- **Tasks to complete**:
**A.** Retype everything in the JavaScript arithmetic operators article from "Since, the multiplication" down to "contain decimal places.", keeping every character unchanged.
**B.** Extend the article on JavaScript arithmetic operators, picking up right after its final sentence.

- **Selected passage**:

⁂

Arithmetic Operators in JavaScript

Published on 2 Nov, 2020

Arithmetic Operators are used to perform arithmetic operations on their operands.

Multiplication

The asteriks(*) operator is used to multipy two numbers.

console.log(2 * 3); // 6

Since, the multiplication operator can be used only with numbers, any non-numeric operand results in Not a Number(NaN).

console.log(2 * "A"); // NaN

Division

The forward slash(/) operator is used to divide two numbers.

console.log(6 / 2); // 3

By default all numbers in JavaScript are handled as floating-point numbers. Therefore, the division result can contain decimal places.

console.log(5 / 3); // 1.6666666666666667

The division operator works only with numbers. If any of the operands is a non-numeric value, the result results in NaN.

⁂

- **Data extracts**:
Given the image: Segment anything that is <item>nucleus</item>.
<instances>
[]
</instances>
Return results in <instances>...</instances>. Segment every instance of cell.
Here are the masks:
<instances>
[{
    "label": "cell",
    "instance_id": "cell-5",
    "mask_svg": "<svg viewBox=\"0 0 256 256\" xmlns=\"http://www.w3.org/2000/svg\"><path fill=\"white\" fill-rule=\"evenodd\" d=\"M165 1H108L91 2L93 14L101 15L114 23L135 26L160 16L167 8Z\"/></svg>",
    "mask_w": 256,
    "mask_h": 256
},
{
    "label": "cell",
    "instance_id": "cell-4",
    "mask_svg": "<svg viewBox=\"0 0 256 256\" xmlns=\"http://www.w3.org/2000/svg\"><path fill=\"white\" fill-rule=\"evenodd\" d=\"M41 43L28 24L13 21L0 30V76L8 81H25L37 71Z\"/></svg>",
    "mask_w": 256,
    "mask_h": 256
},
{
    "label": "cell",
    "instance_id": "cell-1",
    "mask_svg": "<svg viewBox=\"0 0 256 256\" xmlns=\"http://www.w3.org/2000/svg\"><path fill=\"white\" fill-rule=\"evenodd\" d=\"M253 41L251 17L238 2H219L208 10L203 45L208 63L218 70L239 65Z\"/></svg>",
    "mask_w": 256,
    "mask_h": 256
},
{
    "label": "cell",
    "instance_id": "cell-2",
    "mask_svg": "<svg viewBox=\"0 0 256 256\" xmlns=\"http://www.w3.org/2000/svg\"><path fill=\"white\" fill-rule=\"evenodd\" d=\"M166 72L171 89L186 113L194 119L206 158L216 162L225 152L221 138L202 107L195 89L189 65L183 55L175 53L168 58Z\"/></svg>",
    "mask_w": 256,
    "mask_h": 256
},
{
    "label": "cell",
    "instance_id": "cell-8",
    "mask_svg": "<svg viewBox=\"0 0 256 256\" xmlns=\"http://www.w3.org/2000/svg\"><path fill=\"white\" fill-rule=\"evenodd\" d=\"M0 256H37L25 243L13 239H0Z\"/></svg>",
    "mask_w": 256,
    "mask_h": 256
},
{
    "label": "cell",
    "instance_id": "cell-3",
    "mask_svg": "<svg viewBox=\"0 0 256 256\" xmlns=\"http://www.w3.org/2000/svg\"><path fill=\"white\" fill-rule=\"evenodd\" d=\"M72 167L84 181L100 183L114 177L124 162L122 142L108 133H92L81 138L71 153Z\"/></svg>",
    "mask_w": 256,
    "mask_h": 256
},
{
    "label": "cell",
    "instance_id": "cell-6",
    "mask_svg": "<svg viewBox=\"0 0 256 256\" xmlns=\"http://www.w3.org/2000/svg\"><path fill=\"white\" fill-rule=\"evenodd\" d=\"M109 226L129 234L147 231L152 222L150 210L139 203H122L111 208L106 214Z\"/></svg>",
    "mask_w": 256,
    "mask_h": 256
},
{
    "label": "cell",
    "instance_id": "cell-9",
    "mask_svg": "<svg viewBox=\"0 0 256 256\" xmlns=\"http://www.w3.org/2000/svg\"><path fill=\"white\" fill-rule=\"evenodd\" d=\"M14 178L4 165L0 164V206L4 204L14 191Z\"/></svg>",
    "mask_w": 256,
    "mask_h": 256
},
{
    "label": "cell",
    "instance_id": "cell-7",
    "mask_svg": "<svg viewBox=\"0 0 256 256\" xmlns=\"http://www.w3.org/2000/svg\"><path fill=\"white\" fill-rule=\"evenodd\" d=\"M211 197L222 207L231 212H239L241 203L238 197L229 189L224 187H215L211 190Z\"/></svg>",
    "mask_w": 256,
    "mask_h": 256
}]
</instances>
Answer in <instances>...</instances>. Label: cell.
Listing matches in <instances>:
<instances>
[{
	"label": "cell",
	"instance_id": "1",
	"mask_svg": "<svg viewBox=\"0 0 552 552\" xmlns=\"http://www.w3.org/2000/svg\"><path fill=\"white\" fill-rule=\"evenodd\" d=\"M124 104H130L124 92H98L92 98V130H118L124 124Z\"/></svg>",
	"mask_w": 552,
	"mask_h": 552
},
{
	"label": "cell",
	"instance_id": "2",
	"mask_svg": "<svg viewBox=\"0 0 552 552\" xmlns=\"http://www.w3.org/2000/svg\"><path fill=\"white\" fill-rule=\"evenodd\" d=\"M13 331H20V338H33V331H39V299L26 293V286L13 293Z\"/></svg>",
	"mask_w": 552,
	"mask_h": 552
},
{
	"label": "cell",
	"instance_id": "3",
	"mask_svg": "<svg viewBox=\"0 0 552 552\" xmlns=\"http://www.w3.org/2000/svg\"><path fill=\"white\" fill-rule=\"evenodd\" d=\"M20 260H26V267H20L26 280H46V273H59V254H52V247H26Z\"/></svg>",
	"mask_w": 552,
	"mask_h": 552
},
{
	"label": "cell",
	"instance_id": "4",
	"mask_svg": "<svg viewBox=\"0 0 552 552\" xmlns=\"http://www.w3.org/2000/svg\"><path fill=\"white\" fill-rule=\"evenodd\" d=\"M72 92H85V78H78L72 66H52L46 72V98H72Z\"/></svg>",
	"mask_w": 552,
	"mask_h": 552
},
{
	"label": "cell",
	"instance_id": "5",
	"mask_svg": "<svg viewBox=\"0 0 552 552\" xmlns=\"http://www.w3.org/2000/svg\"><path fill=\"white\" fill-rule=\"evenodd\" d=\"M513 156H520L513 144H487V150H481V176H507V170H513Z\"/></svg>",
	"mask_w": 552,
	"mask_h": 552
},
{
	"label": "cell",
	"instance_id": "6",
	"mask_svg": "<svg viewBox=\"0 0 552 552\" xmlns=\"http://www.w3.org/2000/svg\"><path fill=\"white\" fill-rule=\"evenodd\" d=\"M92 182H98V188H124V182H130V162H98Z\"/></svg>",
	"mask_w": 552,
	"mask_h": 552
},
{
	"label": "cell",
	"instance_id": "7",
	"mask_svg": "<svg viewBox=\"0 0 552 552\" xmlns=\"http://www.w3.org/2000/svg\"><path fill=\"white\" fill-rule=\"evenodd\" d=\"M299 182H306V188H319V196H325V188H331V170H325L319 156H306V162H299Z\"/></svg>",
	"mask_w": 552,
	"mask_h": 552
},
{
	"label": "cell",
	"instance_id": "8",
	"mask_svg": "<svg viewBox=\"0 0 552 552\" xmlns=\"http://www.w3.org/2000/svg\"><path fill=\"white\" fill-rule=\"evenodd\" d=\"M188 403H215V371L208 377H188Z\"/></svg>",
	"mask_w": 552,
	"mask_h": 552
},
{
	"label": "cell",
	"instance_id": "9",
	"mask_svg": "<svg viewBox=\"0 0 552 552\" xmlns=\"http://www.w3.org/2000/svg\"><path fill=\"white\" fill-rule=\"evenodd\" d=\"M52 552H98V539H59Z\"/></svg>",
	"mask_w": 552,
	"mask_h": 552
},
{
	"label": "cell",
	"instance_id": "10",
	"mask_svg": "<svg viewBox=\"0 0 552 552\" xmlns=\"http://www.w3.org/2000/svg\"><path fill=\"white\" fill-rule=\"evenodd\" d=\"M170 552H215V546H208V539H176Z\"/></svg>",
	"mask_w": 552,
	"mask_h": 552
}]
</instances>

⁂

- **Answers to this exercise**:
**A.**
Since, the multiplication operator can be used only with numbers, any non-numeric operand results in Not a Number(NaN).

console.log(2 * "A"); // NaN

Division

The forward slash(/) operator is used to divide two numbers.

console.log(6 / 2); // 3

By default all numbers in JavaScript are handled as floating-point numbers. Therefore, the division result can contain decimal places.

**B.**
console.log(5 / "A"); // NaN

In JavaScript, there are two special keywords to mark the both ends of number line, Infinity and -Infinity. When we try to divide any number by 0, the result is Infinity or -Infinity based on the numerator.

console.log(1 / 0); // Infinity
console.log(-1 / 0); // -Infinity

If the numerator is 0, the result of division is always 0.

console.log(0 / 4); // 0

What happens when we divide a 0 by 0? Will the answer be 0 or Infinity? May be, to avoid this debate, JavaScript returns NaN, if we try to divide 0 by 0.

console.log(0 / 0); // NaN

Division operator works only with numbers. If the operands can be converted to a valid number, then JavaScript does automatic conversion before doing the division. If the operands cannot be converted to a valid number, the result will be NaN.

console.log(4 / "2"); // 2
console.log(4 / "A"); // NaN

Modulo

In order to find the remainder of a division operation, we can use modulo(%) operator.

console.log(10 % 4); // 2

The sign of the result is the sign of the first operand. The remainder will be negative if the first operand is negative. The remainder will be positive integer, if the first operand is positive.

console.log(5 % 2); // 1
console.log(-5 % 2); // -1
console.log(4 % 2); // 0

In JavaScript, modulo operator works with floating point numbers also. But most of the time, we use modulo operator with integers.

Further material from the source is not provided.